▶ Testo di partenza:

Approfondendo il tema dell’alimentazione ci siamo interrogate se sia prevista una collaborazione con i responsabili della sanità e come avvenga. Ne abbiamo parlato con Sandro Libianchi, Responsabile Unità Operativa di medicina penitenziaria presso la Casa Circondariale Femminile Rebibbia ed ecco cosa ci ha spiegato. “L'alimentazione nelle carceri italiane è una competenza esclusiva dell'Amministrazione Penitenziaria e per essa, delle Direzioni degli istituti. Il Ministero utilizza le c.d. 'Tabelle vittuarie': un elenco di alimenti da fornire durante la giornata, ripartiti in due versioni, una estiva ed una invernale. L'approvvigionamento degli alimenti viene fatto attraverso gare di appalto che forniscono il cibo durante tutto l'anno. La consegna è quotidiana a causa della deperibilità di molti dei prodotti forniti. Nelle tabelle è indicata anche la varianza settimanale dei cibi ed il numero dei pasti che si devono fornire alle persone detenute. Una cura particolare viene applicata nelle strutture penitenziarie che ospitano madri con bimbi di età inferiore ai tre anni nei cosiddetti 'nidi penitenziari', quello di Rebibbia è il più grande. I prodotti sono lavorati nelle cucine del penitenziario e consegnati all’interno delle sezioni (non esiste una mensa, se non in rarissimi casi) attraverso carrelli refrigerati o riscaldati. Alcune strutture penitenziarie hanno reso obsolete le cucine (perdendo posti di lavoro retribuiti a detenuti), per avvalersi di catering esterni e realizzando una spesa complessiva minore. Sia che la lavorazione degli alimenti sia esterna che interna in ogni penitenziario viene costituita una 'commissione vitto', costituita da un gruppo di persone (2-4) che 'testa' i cibi con cadenze varie e teoricamente casuali, al fine di verificare la bontà del cibo che viene distribuito. In genere questa commissione è costituita da un rappresentante della direzione, da uno o più detenuti e non obbligatoriamente da un sanitario.

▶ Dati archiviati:
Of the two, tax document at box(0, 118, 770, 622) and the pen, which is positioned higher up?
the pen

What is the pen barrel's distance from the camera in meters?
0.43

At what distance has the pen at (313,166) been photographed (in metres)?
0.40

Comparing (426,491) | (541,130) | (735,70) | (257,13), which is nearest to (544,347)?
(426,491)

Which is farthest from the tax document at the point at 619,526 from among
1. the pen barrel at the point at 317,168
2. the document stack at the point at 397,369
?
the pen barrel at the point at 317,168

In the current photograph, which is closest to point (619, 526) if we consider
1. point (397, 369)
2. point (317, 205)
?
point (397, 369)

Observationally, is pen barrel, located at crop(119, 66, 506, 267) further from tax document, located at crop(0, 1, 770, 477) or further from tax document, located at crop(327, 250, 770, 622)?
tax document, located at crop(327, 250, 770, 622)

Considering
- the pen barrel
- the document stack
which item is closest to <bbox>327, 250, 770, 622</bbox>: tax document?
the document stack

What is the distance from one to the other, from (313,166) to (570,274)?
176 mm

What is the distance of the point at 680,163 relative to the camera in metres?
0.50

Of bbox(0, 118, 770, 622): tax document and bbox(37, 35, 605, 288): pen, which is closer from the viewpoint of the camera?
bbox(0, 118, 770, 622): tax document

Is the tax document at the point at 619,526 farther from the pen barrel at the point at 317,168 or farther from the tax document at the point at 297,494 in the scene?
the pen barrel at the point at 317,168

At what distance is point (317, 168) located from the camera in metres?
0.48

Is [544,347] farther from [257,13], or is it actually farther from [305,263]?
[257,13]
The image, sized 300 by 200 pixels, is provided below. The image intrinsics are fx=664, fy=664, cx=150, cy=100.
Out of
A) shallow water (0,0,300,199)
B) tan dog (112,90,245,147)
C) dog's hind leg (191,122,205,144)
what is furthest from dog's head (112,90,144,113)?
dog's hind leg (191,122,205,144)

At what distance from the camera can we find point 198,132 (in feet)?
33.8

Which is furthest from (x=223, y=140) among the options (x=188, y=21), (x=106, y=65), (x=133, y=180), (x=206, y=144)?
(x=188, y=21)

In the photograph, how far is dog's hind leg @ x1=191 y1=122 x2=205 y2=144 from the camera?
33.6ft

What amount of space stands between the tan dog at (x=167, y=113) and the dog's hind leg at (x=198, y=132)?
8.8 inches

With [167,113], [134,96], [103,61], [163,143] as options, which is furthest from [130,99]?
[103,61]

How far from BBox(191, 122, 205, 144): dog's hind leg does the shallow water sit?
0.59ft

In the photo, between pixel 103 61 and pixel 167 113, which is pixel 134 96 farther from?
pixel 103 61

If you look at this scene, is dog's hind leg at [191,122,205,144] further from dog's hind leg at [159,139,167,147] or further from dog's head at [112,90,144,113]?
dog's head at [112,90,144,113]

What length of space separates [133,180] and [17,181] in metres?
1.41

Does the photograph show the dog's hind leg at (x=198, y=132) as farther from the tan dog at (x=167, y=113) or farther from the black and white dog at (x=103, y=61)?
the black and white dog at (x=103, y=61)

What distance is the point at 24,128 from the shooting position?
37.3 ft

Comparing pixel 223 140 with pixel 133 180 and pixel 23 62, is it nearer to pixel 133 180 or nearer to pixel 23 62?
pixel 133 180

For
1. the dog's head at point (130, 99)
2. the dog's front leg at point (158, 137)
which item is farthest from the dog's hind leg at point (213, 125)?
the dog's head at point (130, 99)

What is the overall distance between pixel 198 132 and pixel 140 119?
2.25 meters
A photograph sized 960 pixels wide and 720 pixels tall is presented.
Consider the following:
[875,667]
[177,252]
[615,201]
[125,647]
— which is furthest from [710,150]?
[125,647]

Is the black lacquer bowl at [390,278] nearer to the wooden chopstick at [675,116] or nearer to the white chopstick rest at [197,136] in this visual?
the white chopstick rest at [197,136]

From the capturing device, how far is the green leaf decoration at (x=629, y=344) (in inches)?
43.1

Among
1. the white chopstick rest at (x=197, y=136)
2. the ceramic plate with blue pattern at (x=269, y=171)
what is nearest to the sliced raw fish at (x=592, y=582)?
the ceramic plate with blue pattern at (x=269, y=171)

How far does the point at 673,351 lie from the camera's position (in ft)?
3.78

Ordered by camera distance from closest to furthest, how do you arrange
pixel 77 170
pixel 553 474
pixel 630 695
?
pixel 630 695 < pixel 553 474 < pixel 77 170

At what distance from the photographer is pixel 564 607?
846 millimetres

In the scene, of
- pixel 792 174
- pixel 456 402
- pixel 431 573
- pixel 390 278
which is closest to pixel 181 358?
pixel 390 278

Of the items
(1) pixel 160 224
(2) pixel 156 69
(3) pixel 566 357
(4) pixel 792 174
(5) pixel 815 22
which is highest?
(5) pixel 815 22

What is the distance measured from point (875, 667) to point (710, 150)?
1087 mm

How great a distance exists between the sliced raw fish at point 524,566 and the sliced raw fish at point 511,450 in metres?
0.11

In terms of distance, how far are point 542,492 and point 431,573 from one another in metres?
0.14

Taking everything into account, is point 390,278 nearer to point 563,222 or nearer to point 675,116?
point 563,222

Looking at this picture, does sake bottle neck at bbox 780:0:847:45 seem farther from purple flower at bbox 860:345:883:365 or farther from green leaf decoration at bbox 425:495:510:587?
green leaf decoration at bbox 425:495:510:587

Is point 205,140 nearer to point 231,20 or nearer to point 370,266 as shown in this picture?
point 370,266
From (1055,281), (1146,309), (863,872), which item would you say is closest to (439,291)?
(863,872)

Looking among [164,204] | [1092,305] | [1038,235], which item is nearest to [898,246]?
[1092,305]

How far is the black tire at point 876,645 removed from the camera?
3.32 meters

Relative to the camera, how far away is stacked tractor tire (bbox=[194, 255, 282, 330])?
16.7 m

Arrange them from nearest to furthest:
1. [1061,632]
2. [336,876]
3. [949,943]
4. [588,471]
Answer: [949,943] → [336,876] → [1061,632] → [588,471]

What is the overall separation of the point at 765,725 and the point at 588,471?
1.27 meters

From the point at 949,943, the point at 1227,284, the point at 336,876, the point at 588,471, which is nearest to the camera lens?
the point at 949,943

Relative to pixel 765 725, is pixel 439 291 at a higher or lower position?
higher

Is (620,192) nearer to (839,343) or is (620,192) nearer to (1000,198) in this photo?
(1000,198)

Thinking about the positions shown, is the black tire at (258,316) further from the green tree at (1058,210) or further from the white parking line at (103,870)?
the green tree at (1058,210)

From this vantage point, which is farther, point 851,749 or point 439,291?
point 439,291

==

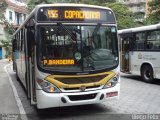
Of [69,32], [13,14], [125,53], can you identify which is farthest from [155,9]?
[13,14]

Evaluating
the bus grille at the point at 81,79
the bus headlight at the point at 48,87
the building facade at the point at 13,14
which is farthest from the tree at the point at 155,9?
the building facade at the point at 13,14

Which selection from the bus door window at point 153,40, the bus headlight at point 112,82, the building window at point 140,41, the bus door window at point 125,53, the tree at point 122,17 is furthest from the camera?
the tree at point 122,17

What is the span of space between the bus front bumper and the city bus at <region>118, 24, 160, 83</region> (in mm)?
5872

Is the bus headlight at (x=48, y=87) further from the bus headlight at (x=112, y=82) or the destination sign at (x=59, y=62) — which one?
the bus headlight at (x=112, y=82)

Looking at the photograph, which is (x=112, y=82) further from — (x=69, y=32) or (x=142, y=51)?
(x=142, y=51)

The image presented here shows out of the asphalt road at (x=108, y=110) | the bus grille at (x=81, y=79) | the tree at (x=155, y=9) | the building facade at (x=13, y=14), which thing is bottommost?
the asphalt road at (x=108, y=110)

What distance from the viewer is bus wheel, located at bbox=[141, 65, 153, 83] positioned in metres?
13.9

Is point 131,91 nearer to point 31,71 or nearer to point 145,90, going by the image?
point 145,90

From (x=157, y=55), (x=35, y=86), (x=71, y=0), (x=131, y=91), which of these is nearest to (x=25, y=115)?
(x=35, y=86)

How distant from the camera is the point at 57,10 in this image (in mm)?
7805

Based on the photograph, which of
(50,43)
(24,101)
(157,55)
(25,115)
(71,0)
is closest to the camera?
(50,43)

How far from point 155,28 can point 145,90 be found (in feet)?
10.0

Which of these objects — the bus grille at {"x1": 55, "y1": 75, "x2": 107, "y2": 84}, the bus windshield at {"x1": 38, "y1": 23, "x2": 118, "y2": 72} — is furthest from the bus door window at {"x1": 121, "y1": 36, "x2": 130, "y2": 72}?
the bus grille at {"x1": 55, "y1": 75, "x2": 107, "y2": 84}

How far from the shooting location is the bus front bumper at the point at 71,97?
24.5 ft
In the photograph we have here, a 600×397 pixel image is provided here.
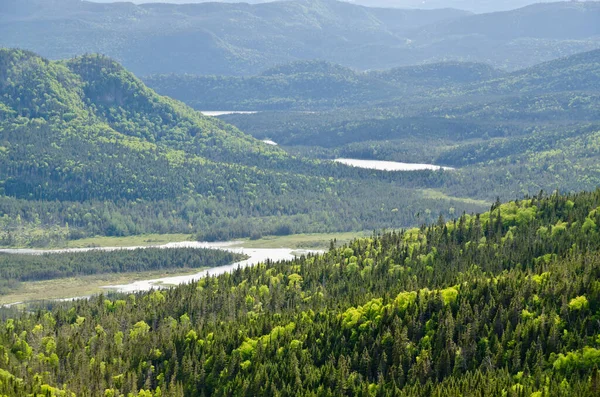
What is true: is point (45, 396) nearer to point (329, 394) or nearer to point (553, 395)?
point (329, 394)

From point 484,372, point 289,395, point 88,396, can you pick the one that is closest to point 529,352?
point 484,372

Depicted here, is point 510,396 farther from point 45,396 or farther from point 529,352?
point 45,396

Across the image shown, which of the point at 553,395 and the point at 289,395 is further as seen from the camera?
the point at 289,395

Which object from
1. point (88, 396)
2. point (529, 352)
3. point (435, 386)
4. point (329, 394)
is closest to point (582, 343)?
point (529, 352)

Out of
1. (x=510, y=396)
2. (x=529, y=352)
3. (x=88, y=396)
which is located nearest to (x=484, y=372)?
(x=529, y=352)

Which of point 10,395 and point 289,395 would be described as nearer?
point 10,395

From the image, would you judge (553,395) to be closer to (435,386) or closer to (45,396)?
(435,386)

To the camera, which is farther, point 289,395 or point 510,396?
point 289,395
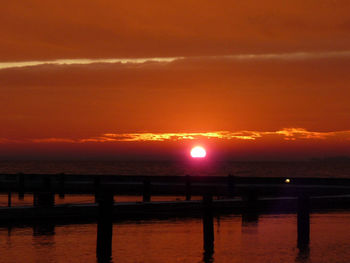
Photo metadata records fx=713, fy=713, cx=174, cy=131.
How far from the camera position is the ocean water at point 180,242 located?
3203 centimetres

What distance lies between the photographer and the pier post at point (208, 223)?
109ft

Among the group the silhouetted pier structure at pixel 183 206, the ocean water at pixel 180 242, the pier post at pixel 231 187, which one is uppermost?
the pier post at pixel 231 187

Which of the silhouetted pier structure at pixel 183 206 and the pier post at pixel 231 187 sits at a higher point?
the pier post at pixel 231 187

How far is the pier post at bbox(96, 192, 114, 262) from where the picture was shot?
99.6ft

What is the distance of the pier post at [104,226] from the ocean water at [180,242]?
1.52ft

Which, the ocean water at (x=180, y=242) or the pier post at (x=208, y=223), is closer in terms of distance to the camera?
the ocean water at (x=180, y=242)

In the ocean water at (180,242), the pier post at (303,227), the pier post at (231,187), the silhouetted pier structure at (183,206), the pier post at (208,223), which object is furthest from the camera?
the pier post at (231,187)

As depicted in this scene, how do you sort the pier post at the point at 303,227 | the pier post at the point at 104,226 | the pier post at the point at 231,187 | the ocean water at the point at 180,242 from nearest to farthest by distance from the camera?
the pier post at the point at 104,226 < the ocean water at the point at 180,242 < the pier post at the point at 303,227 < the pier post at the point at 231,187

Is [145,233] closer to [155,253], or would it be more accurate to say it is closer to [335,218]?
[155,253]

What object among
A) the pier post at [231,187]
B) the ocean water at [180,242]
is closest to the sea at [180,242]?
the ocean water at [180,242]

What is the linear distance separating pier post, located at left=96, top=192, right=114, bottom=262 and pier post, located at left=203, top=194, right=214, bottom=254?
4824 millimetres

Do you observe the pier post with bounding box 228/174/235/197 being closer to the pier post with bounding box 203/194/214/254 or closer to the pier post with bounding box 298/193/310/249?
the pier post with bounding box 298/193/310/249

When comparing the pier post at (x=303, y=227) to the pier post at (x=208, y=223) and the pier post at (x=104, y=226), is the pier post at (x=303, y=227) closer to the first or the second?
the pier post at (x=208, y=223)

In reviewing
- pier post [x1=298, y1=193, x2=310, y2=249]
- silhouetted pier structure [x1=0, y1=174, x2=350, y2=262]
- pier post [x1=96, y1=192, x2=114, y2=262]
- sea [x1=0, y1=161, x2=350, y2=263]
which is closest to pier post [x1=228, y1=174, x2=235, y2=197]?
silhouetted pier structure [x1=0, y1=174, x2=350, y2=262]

▶ Scopo del compito: Nel testo sull'alimentazione nelle carceri, da quante persone è formata la "commissione vitto"?

▶ Soluzione scritta: Da un gruppo di 2-4 persone.